■ **Source data**:
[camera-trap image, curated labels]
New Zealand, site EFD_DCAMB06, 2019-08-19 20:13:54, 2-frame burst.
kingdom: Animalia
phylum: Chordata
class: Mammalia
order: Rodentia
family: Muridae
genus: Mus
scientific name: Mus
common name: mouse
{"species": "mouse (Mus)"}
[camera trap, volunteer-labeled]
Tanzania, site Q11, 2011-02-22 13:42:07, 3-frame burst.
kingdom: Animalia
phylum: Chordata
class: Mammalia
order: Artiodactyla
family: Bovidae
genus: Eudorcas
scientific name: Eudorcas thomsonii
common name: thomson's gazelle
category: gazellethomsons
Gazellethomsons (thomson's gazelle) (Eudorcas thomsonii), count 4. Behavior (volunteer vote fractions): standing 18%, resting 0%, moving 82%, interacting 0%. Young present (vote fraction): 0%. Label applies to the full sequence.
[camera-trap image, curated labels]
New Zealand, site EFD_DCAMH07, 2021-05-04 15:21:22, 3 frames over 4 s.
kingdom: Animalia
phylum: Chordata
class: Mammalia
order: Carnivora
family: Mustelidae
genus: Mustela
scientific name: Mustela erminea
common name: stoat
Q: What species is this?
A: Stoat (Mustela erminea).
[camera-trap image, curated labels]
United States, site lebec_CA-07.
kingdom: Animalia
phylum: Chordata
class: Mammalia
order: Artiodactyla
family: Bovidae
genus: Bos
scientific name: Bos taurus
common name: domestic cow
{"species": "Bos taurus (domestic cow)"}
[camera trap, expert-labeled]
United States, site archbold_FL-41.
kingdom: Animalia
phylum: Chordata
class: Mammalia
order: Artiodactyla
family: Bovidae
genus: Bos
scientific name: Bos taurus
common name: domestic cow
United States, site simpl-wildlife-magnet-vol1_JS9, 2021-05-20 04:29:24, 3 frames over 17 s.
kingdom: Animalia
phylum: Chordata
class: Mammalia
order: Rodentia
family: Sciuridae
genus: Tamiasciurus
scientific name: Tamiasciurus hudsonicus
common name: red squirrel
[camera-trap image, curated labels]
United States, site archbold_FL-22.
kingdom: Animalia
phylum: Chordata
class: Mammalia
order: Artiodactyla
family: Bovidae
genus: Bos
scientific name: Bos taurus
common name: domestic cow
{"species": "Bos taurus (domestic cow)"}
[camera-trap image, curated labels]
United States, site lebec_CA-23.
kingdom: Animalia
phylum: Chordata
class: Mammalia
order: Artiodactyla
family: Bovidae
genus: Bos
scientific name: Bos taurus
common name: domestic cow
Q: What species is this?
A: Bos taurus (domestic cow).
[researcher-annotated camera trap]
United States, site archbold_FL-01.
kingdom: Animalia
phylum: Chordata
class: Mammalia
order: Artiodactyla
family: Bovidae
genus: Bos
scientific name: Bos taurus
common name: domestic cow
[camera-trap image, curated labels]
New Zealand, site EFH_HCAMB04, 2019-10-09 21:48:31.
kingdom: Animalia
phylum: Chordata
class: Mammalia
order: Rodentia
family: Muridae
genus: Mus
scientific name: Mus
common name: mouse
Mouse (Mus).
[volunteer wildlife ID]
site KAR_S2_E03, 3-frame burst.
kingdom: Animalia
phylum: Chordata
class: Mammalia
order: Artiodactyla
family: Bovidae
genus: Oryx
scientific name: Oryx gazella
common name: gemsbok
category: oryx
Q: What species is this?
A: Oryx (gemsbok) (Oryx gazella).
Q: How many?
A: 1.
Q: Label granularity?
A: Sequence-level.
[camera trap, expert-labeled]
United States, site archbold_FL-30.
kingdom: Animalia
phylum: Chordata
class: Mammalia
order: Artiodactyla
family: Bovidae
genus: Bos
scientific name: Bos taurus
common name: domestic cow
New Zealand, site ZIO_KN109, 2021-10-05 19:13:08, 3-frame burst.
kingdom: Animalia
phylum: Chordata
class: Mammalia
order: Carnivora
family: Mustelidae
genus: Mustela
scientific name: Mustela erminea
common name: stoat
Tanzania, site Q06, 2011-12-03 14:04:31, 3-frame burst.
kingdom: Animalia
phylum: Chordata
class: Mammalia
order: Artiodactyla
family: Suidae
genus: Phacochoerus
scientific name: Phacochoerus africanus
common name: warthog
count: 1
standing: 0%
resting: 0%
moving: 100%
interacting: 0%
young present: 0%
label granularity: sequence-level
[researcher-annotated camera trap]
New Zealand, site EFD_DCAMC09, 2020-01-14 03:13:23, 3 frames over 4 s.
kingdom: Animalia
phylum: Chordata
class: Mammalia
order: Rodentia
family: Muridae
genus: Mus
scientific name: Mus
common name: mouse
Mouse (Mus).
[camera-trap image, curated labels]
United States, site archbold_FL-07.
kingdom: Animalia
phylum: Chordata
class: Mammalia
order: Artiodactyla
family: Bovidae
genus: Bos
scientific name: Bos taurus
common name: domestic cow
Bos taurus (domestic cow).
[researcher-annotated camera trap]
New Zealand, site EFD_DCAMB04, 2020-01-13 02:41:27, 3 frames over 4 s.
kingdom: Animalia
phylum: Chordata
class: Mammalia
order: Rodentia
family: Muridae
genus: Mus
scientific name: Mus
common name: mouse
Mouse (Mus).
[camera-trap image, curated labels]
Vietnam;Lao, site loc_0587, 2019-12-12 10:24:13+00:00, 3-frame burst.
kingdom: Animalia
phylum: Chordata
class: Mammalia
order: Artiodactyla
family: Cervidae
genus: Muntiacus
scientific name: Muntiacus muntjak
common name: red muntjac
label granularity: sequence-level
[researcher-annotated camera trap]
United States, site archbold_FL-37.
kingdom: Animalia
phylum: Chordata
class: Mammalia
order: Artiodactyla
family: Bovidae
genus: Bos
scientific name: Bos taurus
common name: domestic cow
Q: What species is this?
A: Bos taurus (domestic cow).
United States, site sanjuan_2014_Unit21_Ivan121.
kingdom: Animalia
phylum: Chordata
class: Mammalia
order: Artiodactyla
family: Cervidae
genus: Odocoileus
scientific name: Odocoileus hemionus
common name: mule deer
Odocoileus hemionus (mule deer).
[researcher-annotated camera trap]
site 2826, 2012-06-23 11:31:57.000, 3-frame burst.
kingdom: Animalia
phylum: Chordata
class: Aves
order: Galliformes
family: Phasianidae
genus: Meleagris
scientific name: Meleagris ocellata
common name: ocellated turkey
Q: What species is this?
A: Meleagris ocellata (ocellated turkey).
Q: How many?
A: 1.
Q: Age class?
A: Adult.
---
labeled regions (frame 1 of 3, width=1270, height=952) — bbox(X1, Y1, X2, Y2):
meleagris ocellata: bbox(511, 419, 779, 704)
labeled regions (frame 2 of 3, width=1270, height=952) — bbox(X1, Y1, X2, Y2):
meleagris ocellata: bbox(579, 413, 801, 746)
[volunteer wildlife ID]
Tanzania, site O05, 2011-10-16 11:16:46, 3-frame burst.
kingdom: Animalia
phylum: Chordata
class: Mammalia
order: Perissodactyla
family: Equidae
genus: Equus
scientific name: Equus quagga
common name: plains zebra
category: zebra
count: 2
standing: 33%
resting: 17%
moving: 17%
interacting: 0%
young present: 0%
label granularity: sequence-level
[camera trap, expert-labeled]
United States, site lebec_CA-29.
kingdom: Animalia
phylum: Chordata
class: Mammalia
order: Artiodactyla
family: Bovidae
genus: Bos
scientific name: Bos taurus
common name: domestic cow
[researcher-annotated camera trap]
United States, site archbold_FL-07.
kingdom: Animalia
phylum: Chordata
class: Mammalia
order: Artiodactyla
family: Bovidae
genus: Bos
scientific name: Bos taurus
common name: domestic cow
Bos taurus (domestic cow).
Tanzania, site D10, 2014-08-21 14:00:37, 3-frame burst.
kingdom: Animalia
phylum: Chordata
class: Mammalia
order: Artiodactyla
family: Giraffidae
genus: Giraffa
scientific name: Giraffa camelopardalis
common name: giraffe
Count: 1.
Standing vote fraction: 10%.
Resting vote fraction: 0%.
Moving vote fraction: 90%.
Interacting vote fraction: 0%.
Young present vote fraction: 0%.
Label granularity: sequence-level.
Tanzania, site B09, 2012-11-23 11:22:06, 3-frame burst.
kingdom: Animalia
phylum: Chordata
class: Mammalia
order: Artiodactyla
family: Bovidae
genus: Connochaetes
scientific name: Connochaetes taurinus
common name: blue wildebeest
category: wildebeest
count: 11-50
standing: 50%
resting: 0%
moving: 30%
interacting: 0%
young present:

■ **Exercise objective**: When a line contains the string "over", copy it from the records.

■ **Output for this task**:
New Zealand, site EFD_DCAMH07, 2021-05-04 15:21:22, 3 frames over 4 s.
United States, site simpl-wildlife-magnet-vol1_JS9, 2021-05-20 04:29:24, 3 frames over 17 s.
New Zealand, site EFD_DCAMC09, 2020-01-14 03:13:23, 3 frames over 4 s.
New Zealand, site EFD_DCAMB04, 2020-01-13 02:41:27, 3 frames over 4 s.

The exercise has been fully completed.